O ZADANIU ->
Przepisz odcinek wpisu o wyjeździe w Beskidy od słów „Dlaczego magiczne zapytacie” aż po słowa „widzieliście na zdjęciu.”, zastępując „Niebieską Strzałę” wyrażeniem „Mazdę”.

FRAGMENT ->
++++++++++++++++++++
Wycieczki i inne takie :D

Pisałem już Wam o tym, że przez ostatnie trzy tygodnie nie miałem auta, ale chciałbym zacząć od początku. W weekend 11-13.03.2016r. wybrałem się z obiema moimi pięknościami ;) w góry. Cel znów prosty i oczywisty, czyli kolejne szczyty z Korony Gór Polskich – Lackowa i Radziejowa w okolicach Krynicy-Zdroju. Mazda spisała się wyśmienicie, jak zwykle racjonalne spalanie i nienagannie komfortowa podróż. Dodatkowo trochę emocji z podjeżdżaniem na Przełęcz Gromadzką :D Ci co byli to wiedzą, Ci co nie byli to wygląda to tak:

20160313_130818.jpg


Jak widać w ostatnim odcinku droga jest zrobiona z samych płyt ażurowych. Trochę strach było, bo różnica wysokości między płytą, a gruntem to miejscami powyżej 15 cm, ale wdrapaliśmy się tam bez problemu... Parafrazując – Niebieska tańczy jak szalona :D ewentualnie tak, jak zagra jej kierownik.

Wcześniej, dokładnie dzień wcześniej, byliśmy na Lackowej, tam też lekki offroad przez las, opony zimowe, brak Eibachów i obyło się bez strat. To zdjęcie już po powrocie ze spaceru, gdzieś w Izbach :D

20160312_142159.jpg


Beskidzkie szlaki i wioseczki to mega urokliwe miejsca, musicie tam pojechać koniecznie !!
Zapomniałbym całkiem, na liczniku pojawiło się magiczne:

20160320_203835.jpg


Dlaczego magiczne zapytacie ?? Spieszę z wyjaśnieniem:

Po powrocie do Wrocławia miałem już w planach kolejny serwis olejowy. Przy okazji ostatniej wymiany alternatora, mój mechanik zwrócił uwagę na wycieki oleju silnikowego. Główne źródło miało znajdować się w okolicy sprzęgła, więc umówiłem się, że po powrocie z gór odstawię Niebieską Strzałę do warsztatu. Było piękne popołudnie dwudziestego pierwszego dnia miesiąca marca, gdy Mazda trafiła do doktora. Ślady na ziemi, niebie i silniku wskazywać miały uszczelniacz wału. Mechanik zabrał się więc do pracy i zdemontował skrzynię biegów. Uszczelniacz został wymieniony. Wleciał Elring. Którego już widzieliście na zdjęciu.
++++++++++++++++++++
SEKCJA DANYCH ->

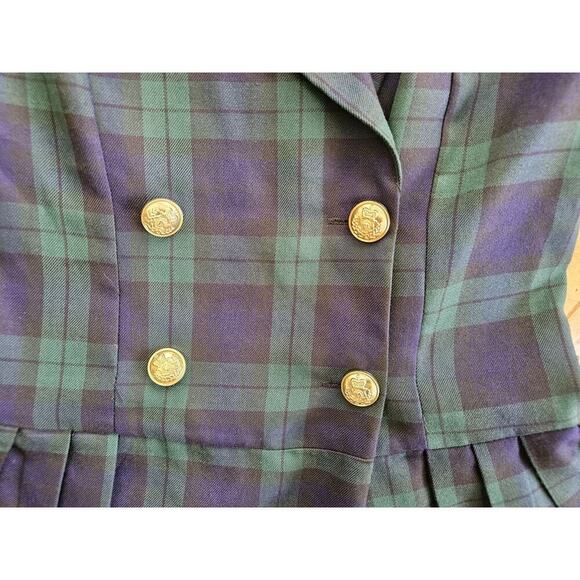 Alexia Ardmor Jacki Plaid Dress Emerald Green NWT Size 4 Academia 3/4 Sleeves - Picture 7 of 12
++++++++++++++++++++
WYNIK ZADANIA ->
Dlaczego magiczne zapytacie ?? Spieszę z wyjaśnieniem:

Po powrocie do Wrocławia miałem już w planach kolejny serwis olejowy. Przy okazji ostatniej wymiany alternatora, mój mechanik zwrócił uwagę na wycieki oleju silnikowego. Główne źródło miało znajdować się w okolicy sprzęgła, więc umówiłem się, że po powrocie z gór odstawię Mazdę do warsztatu. Było piękne popołudnie dwudziestego pierwszego dnia miesiąca marca, gdy Mazda trafiła do doktora. Ślady na ziemi, niebie i silniku wskazywać miały uszczelniacz wału. Mechanik zabrał się więc do pracy i zdemontował skrzynię biegów. Uszczelniacz został wymieniony. Wleciał Elring. Którego już widzieliście na zdjęciu.